- ABOUT THIS EXERCISE:
Copy out each line of the data holding "Tanzania".

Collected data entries

"""

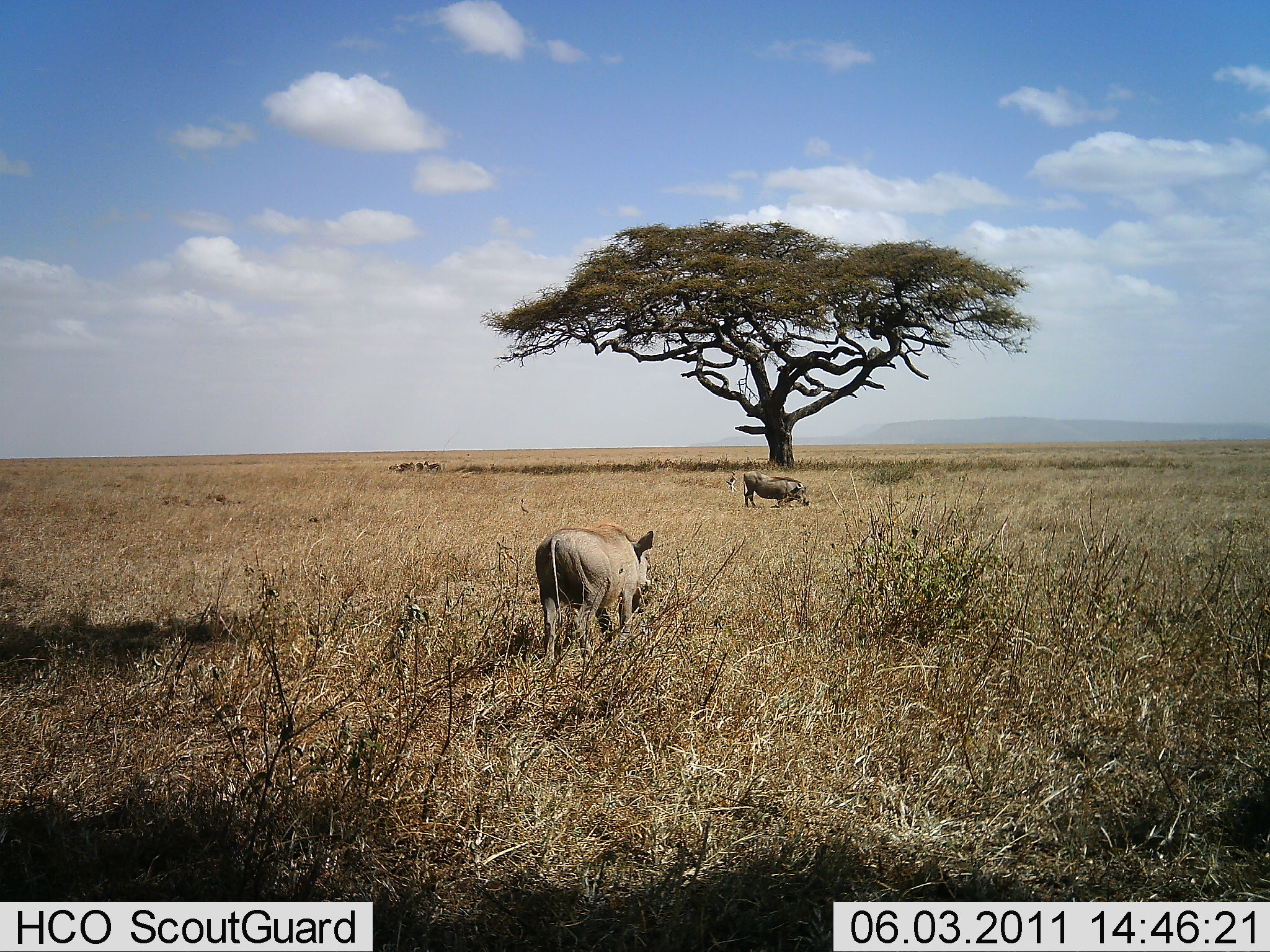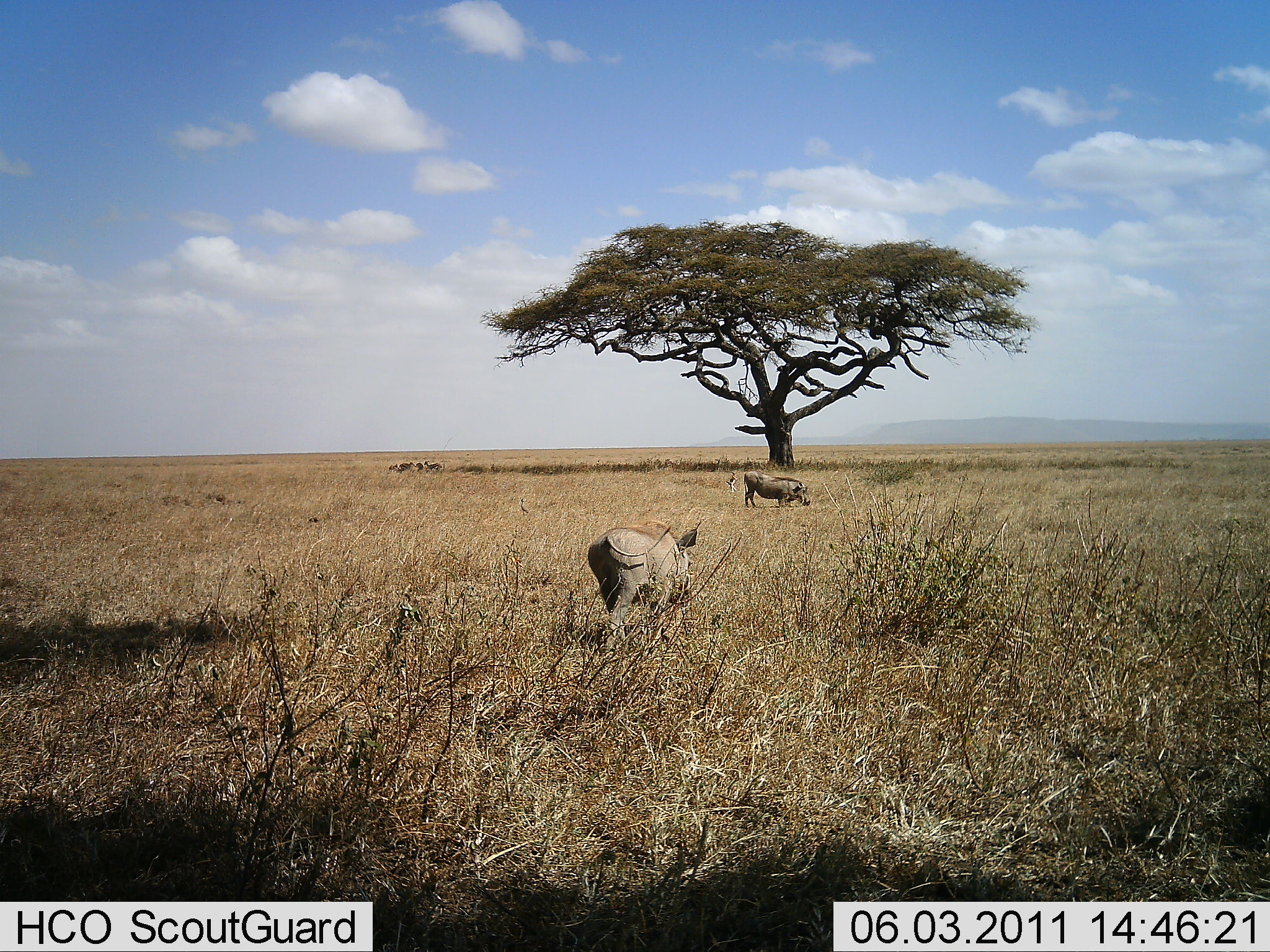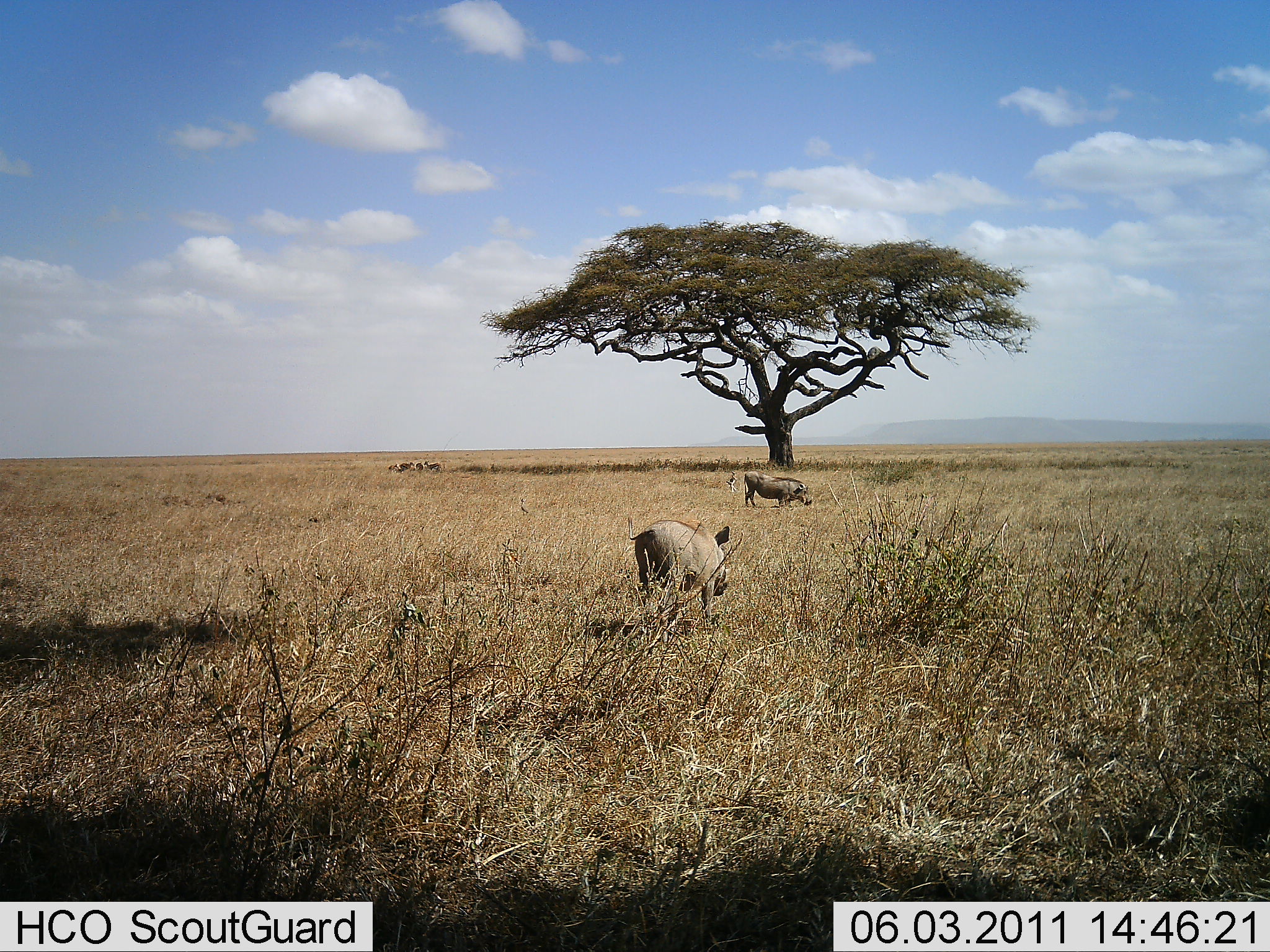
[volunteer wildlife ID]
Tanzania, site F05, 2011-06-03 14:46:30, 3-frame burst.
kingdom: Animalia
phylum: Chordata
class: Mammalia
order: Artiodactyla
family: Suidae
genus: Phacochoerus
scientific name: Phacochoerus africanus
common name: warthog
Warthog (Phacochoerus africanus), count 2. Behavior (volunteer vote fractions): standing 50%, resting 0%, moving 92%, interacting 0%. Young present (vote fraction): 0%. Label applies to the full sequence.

"""
"""

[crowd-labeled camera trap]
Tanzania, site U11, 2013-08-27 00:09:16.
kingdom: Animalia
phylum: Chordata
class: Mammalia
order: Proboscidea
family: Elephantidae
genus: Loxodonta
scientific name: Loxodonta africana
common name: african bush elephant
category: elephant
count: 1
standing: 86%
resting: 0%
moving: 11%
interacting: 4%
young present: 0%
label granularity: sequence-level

"""

- REPLY TO THE TASK:
Tanzania, site F05, 2011-06-03 14:46:30, 3-frame burst.
Tanzania, site U11, 2013-08-27 00:09:16.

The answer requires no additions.